Protesters during a strike by Bank of England facilities staff on Aug. 1.

Photographer: Simon Dawson/Bloomberg

Workers rallying outside the BOE building in London at 8 a.m. Tuesday morning to protest the offer, included those from security and maintenance -- key departments for the world’s second-largest store of gold. Strikers wore masks of Governor Mark Carney and were joined in support by John McDonnell, Shadow Chancellor of the opposition Labour Party.

The fall in the pound since the EU Referendum vote in 2016 has caused inflation to run faster than wage growth, putting pressure on household incomes. Officials have said the pace of pay increases is a key factor in their policy deliberations.

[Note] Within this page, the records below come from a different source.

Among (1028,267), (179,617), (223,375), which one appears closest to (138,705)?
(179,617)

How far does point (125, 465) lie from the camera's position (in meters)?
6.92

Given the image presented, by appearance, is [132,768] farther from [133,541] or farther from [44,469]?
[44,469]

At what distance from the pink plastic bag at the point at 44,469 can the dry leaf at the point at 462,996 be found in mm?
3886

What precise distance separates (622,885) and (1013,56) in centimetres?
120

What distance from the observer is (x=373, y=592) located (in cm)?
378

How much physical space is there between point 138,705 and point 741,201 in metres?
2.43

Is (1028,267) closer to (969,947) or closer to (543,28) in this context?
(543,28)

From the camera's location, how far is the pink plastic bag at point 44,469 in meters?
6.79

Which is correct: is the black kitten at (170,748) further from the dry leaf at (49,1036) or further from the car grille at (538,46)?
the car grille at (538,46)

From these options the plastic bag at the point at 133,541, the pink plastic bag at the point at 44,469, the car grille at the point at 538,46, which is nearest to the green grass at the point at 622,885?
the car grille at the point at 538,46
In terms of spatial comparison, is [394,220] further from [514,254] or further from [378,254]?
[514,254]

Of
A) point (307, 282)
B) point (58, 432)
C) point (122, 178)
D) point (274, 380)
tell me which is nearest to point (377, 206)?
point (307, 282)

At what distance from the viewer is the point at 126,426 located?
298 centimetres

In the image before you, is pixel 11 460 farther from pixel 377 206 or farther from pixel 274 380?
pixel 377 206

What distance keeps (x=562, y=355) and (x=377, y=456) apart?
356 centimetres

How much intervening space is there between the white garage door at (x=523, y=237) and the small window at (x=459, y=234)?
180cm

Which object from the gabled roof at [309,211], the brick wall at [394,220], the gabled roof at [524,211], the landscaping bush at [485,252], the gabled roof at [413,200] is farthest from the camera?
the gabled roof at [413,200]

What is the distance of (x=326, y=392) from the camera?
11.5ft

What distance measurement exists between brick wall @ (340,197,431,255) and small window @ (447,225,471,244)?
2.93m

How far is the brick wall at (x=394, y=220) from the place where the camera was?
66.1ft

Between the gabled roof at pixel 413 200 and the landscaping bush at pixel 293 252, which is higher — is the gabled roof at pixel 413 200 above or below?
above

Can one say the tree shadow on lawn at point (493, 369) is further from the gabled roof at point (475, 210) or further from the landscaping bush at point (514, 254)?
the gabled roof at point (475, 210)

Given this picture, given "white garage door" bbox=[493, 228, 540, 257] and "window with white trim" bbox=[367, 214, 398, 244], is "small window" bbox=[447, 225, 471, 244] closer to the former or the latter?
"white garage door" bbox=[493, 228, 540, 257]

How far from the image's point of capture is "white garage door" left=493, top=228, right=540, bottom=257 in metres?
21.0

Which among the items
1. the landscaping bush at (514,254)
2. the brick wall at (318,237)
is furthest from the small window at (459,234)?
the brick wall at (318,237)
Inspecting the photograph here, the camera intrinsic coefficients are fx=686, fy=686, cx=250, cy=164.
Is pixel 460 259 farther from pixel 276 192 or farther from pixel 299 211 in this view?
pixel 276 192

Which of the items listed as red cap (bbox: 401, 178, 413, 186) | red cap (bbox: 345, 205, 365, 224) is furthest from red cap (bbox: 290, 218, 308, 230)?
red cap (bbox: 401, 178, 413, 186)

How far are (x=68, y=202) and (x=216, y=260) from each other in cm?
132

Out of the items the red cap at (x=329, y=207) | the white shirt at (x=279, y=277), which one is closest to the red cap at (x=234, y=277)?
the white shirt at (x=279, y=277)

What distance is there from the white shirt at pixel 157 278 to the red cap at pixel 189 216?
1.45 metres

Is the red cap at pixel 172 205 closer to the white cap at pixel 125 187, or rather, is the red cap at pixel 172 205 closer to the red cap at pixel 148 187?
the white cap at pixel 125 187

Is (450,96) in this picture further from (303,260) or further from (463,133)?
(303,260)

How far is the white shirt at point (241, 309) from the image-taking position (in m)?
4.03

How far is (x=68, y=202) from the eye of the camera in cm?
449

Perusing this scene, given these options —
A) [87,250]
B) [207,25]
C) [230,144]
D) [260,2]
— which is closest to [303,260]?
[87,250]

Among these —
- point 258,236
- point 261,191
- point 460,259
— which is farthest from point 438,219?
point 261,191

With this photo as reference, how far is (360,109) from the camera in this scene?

On Thursday the central bank’s Monetary Policy Committee will meet to decide whether to hike interest rates and will also publish updated forecasts. Workers will continue to strike outside the Bank’s headquarters as the panel votes.

The irony of a strike over pay taking place on the BOE’s doorstep has not been lost on workers. “It is very ironic. This is something that utterly brings out the anger in our members,” said Mercedes Sanchez, a Unite regional officer.

“Inflation affects us all, no matter how much you earn. And it’s only fair that we have a say on how the money is distributed,” she said. “British workers have been struggling for quite a long time.”

In a statement, a spokesperson for the bank said it “has plans in place so that all essential business will continue to operate as normal” and that it is willing to continue talks with the striking workers at any time.